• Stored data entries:
▬▬▬▬▬▬▬▬▬▬

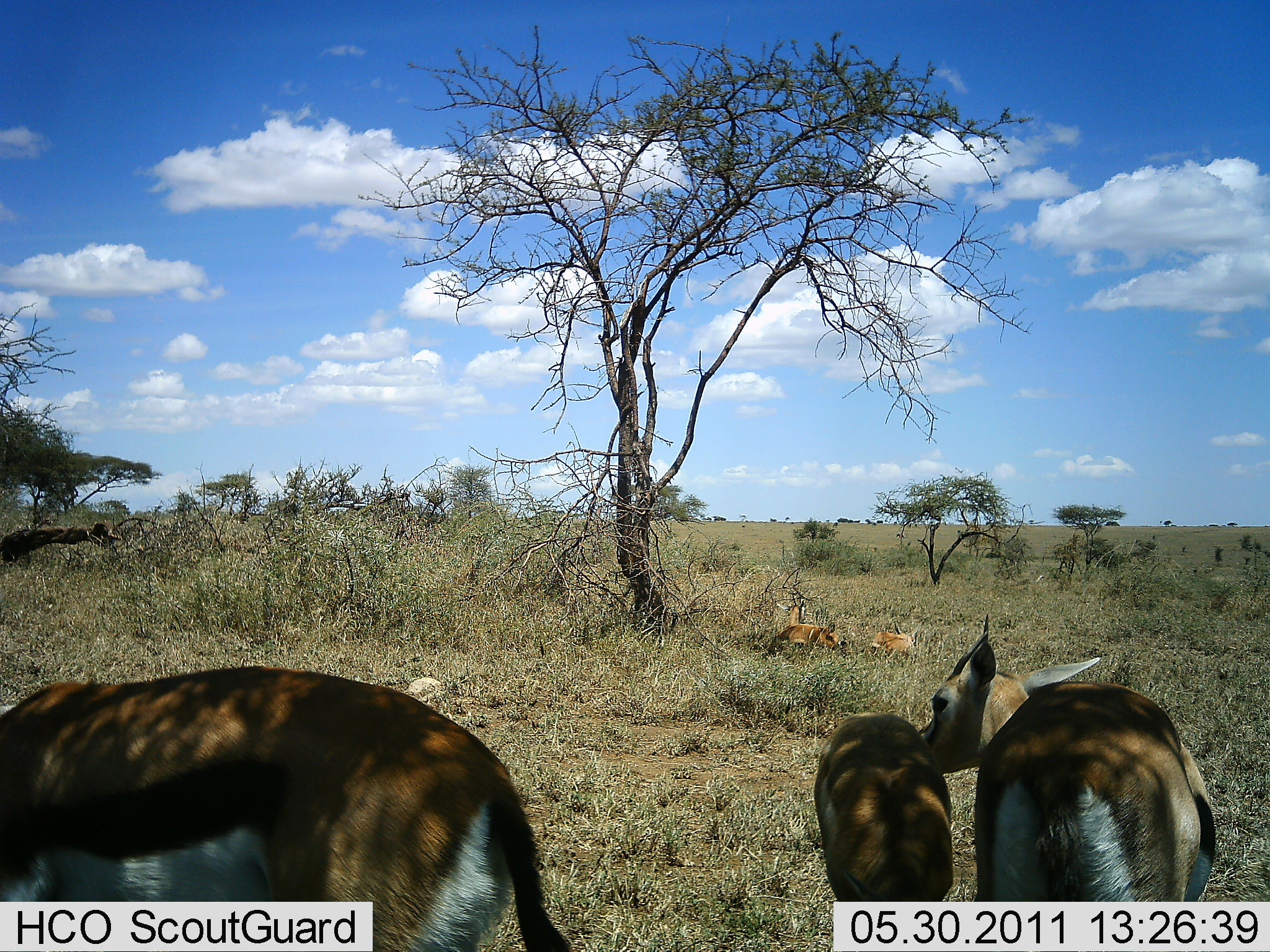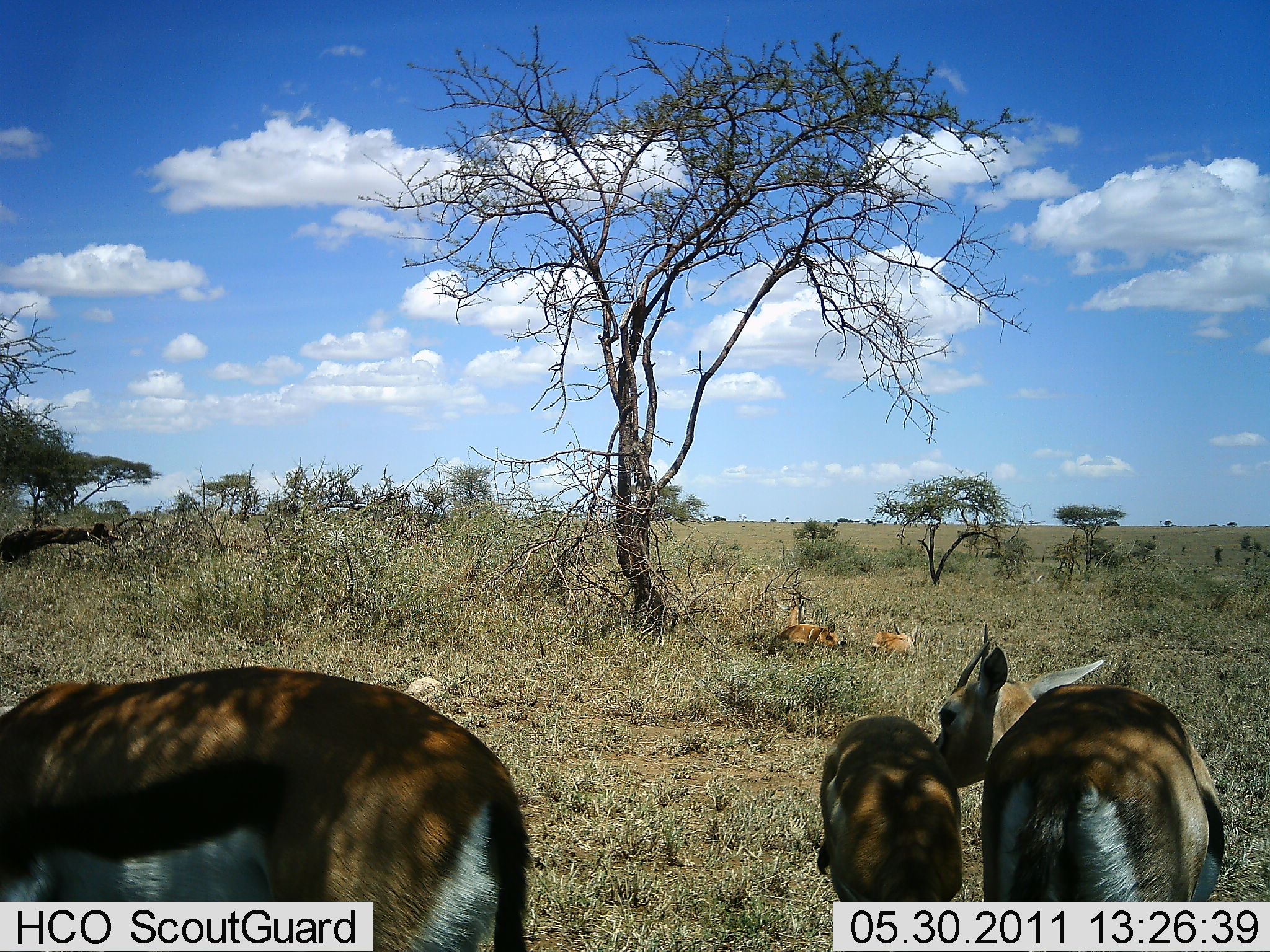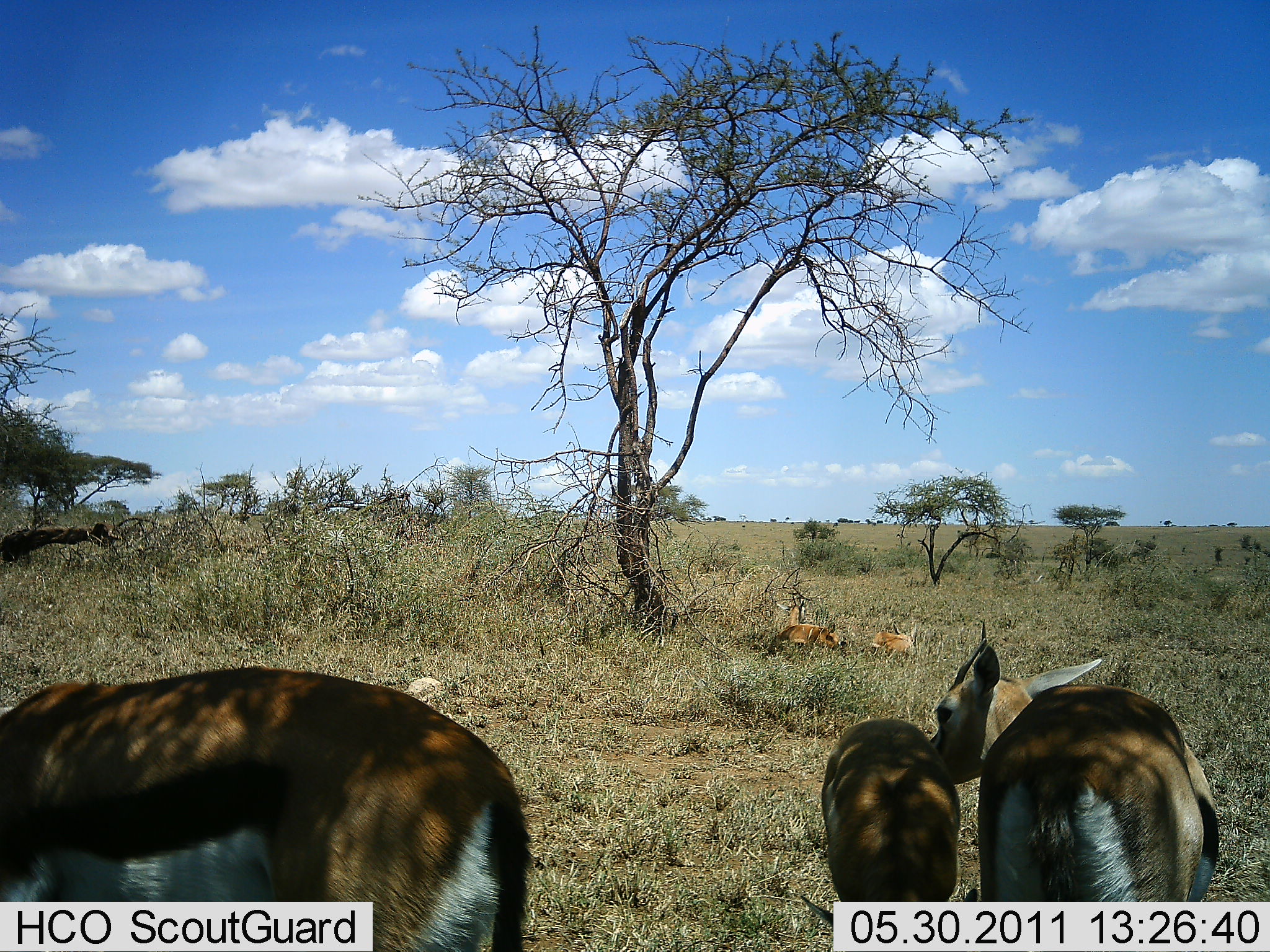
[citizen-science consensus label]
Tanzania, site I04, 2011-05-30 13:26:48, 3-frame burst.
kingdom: Animalia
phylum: Chordata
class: Mammalia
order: Artiodactyla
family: Bovidae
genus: Eudorcas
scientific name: Eudorcas thomsonii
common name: thomson's gazelle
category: gazellethomsons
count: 5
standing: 75%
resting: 42%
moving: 8%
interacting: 50%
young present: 83%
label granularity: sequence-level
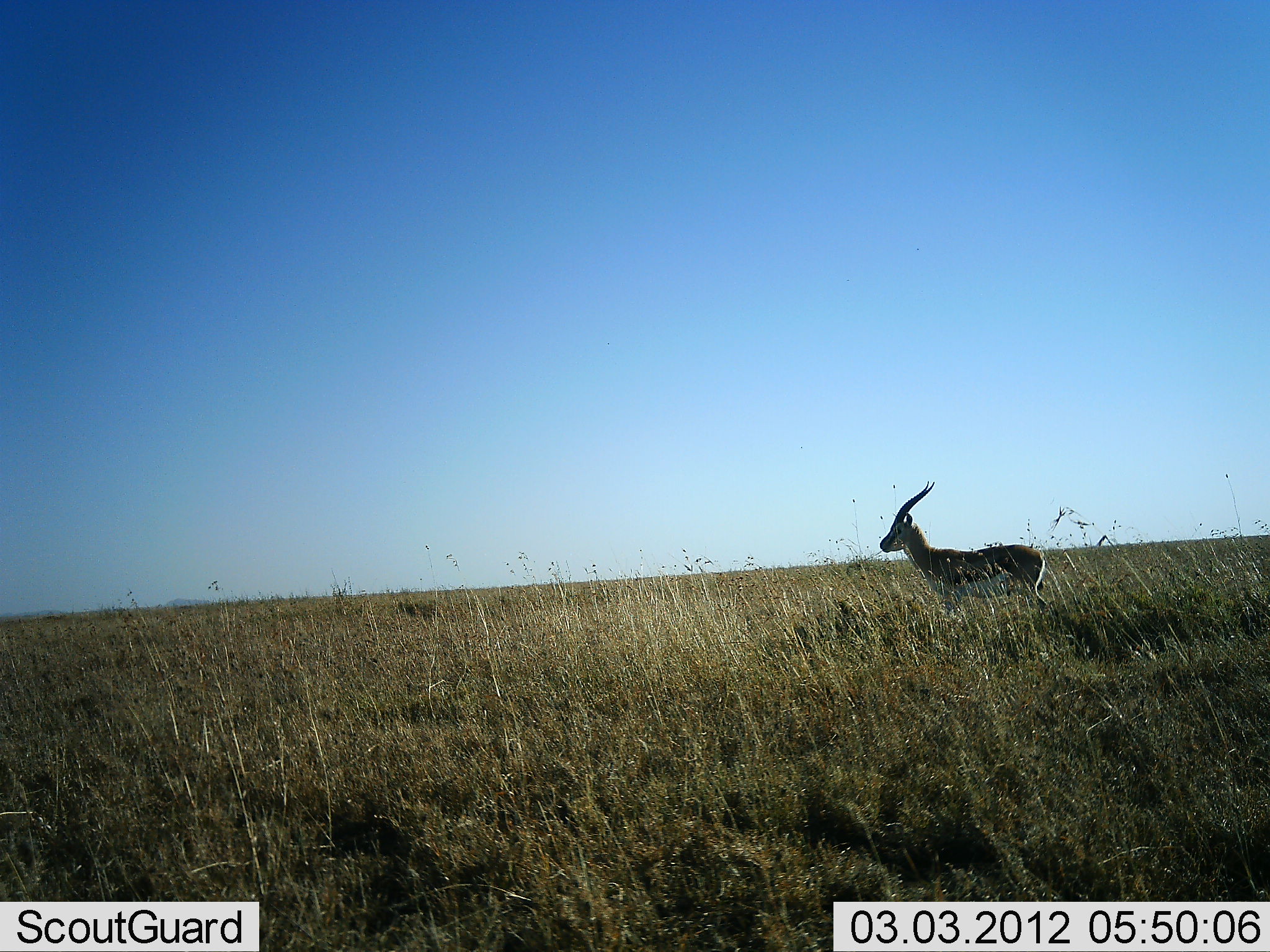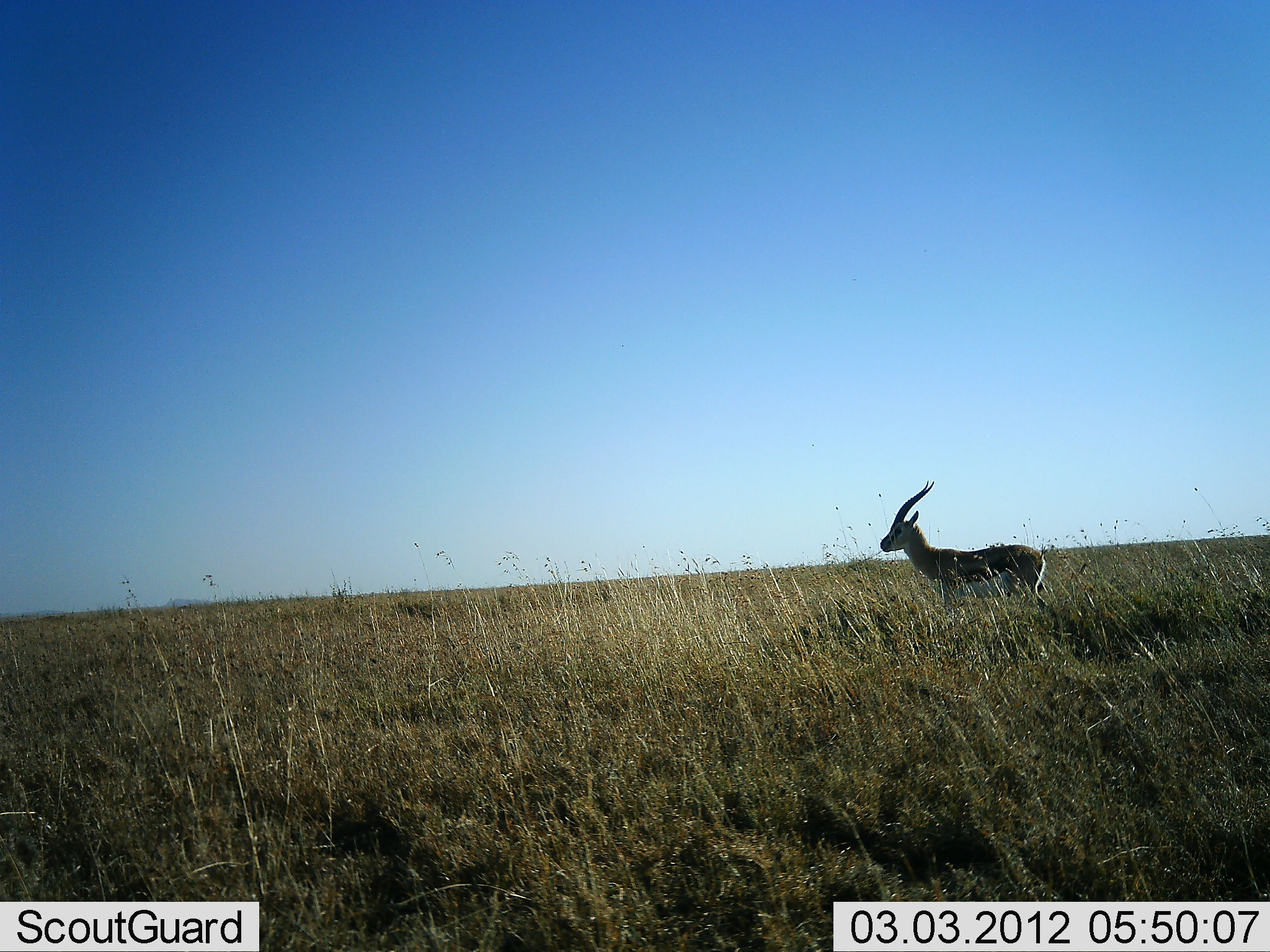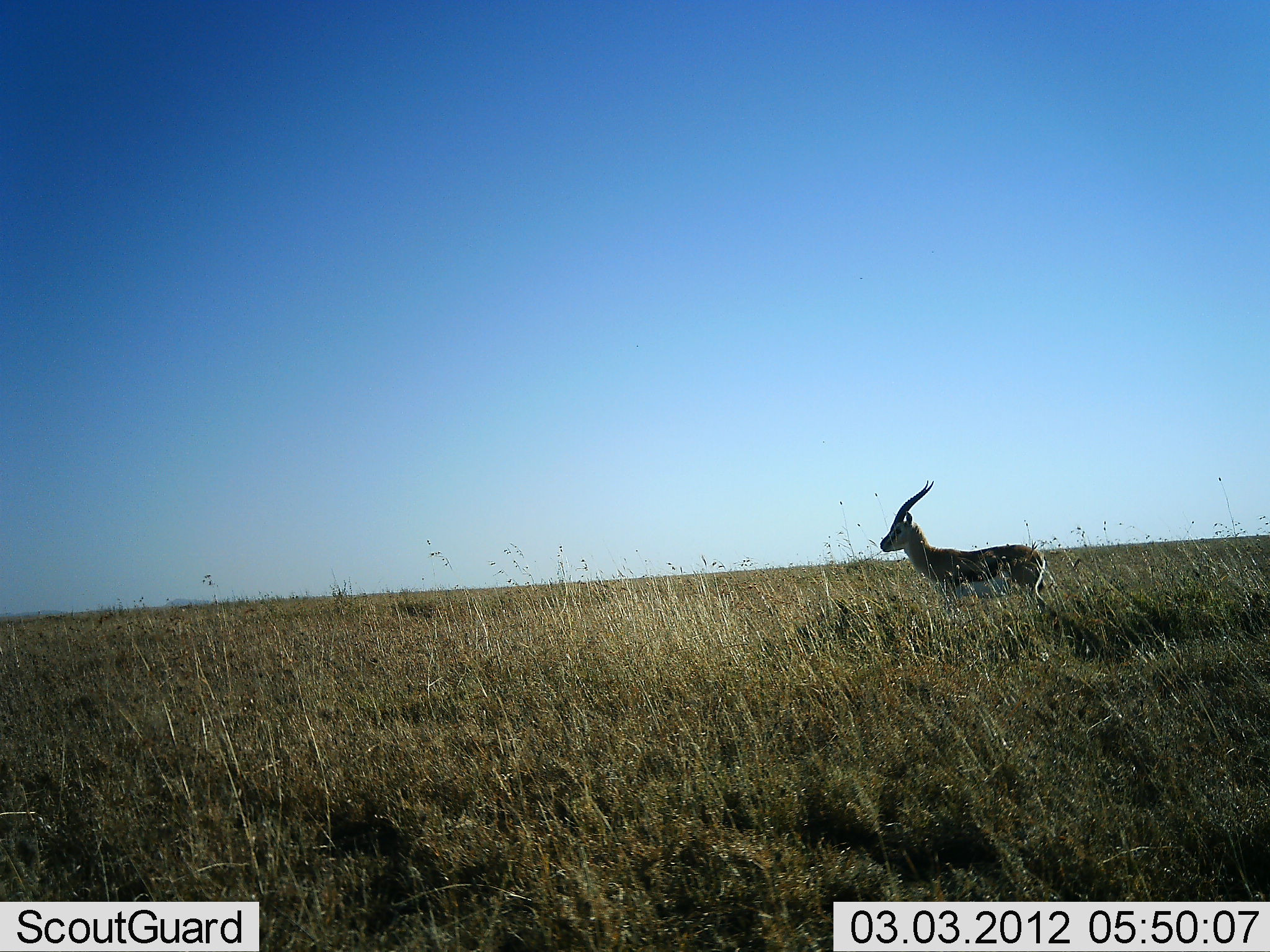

▬▬▬▬▬▬▬▬▬▬

Which lines of the data above contain "label"? Copy each one.

[citizen-science consensus label]
label granularity: sequence-level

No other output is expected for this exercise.